往年的赏梅宴,会有数道比试,每年的赏梅宴会由秦家做东,再有邀请至宴的几位天潢贵胄之人添些彩头,而比试内容与流程,则是当日才会公布。
而这前十日的碧荷园宴席,便是一宴设一至两个雅趣的游戏,来增进诸位参宴者的熟悉,也算破冰之旅。
一入碧荷园,便有黄衣的小厮与侍女巧笑上前迎宾,碧荷园的宴席分男席女席,中间隔了一池微波粼粼的碧荷潭,席面设在潭边两侧的数座水榭内。
苏樱雪扶着踏雪,报上名,侍女引着她入了座。
秦家主宴的关系,即便是旁支庶女,也依旧混了个中间的席面,前边入席的大多是世家贵女,后面则也是有官身的家眷,她一个既无官身庇佑的亲眷,又无显赫嫡女身份的庶女,能坐此,单凭姓秦。
苏樱雪到的比较晚,前前后后的席面基本已然落了座。姹紫嫣红般竞相争艳的,是花一般娇艳的京圈贵女与适婚女子。
几相熟识的淑女们,三两成群坐在宴上,一边透过碧荷潭矜持地悄悄打量着对岸的青年才俊,一边与身旁闺阁女子说着体己话。
这碧荷宴与赏花宴,能邀请进入水波阁的,必然不是等闲之辈。因此,世家嫡女有时为了避免盲婚哑嫁,也会借此机会甄别一下,加深了解。
“听说了吗?”邻桌一个粉衣女子忍不住对着身旁的黄衣女子道,“你看,对面末席第二桌的男子,是陌家嫡长子陌云笙。”

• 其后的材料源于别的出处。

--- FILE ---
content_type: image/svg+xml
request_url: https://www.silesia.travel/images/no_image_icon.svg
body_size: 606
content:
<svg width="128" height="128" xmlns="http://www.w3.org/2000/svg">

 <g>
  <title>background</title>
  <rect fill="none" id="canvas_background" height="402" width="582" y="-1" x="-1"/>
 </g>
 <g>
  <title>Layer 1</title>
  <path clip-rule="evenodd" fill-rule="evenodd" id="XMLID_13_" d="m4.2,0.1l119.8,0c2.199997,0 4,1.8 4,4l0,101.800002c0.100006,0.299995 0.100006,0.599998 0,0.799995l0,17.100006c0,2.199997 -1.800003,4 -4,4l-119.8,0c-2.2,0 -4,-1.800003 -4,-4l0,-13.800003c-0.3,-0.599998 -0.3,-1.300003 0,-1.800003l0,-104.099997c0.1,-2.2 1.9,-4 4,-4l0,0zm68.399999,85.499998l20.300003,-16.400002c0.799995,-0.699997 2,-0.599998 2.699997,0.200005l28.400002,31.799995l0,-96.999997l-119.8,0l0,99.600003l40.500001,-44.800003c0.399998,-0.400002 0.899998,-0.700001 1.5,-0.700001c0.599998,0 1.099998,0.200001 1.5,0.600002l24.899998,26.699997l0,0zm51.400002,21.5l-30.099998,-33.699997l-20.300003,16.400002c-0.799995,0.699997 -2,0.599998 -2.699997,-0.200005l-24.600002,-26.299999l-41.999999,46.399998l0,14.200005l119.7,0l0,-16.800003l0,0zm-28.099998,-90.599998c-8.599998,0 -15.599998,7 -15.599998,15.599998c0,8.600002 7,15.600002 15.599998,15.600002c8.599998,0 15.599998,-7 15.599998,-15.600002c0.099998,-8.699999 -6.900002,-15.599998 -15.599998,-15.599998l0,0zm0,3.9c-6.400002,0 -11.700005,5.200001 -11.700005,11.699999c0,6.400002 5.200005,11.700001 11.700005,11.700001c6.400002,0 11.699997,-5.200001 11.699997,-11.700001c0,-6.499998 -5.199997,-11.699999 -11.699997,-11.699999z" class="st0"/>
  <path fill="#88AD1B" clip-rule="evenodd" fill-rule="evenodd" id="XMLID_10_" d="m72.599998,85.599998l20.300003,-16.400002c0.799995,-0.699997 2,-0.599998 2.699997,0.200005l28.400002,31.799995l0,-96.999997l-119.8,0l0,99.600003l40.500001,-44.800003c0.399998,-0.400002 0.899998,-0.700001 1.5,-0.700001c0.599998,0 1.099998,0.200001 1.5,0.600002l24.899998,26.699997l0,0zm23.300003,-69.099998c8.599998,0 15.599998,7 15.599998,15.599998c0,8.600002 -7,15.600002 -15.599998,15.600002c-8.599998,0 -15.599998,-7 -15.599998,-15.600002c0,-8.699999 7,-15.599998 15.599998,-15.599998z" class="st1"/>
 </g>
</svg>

“听闻如今是东篱书院的新秀,是个才学斐然、身姿卓绝的谦谦公子,听阿兄说,就连夫子都猜,不出三年,必上三甲!”
那黄衣女子闻言,顺眼望去,悻悻道,“长得也确实是玉容轩昂,家境也确实数一数二的阔绰,可惜出身低了些。”
“至于这功名什么的,不过还是水中月镜中花,”那黄衣女子慵懒地朝前头望了又望,目光聚拢在另一侧席面的首桌。
她满脸笑意同身旁的小姐道,“要是真数风流人物,倒不如看首席的主位,二皇子苏彦卿,清风霁月,喜爱诗词歌赋,善射箭骑术。出身皇室,贵妃独子,长得也是如此英俊不凡,不比那陌家公子吃香?”
身旁的紫衣女子听闻,看向黄衣女子的眼神也带些嘲讽,忍不住对着黄衣女子泼冷水,“呦呦呦,这哪来的口臭味熏煞了人,有的人是癞蛤蟆想吃天鹅肉,穿得人模狗样就以为自己是人上人,可以编排起旁人的不是了?”
“可惜即是贵妃独子,天潢贵胄,又岂容你这五品小官之女遐想。”司徒清茗自小就同五品钦天监监正之女张莹莹不对付。
以往司徒清茗的父亲并未有如此军功功勋时,张莹莹的父亲品阶比她高,她身为文官之后,每每宴席从心底嫌弃她乃武官之后,言行不够讲究 ,多次聚众明里暗里与她的小姐妹嘲讽她粗鄙不堪。
如今,难得她父亲司徒亮争气,如今风头正盛,又一次听见张莹莹嘲讽陌云笙拜高踩低的司徒清茗,不由得想起曾经她也曾因为出身而深受非议,忍不住以其人之道还其人之身,回嘴戳一戳她的锐气。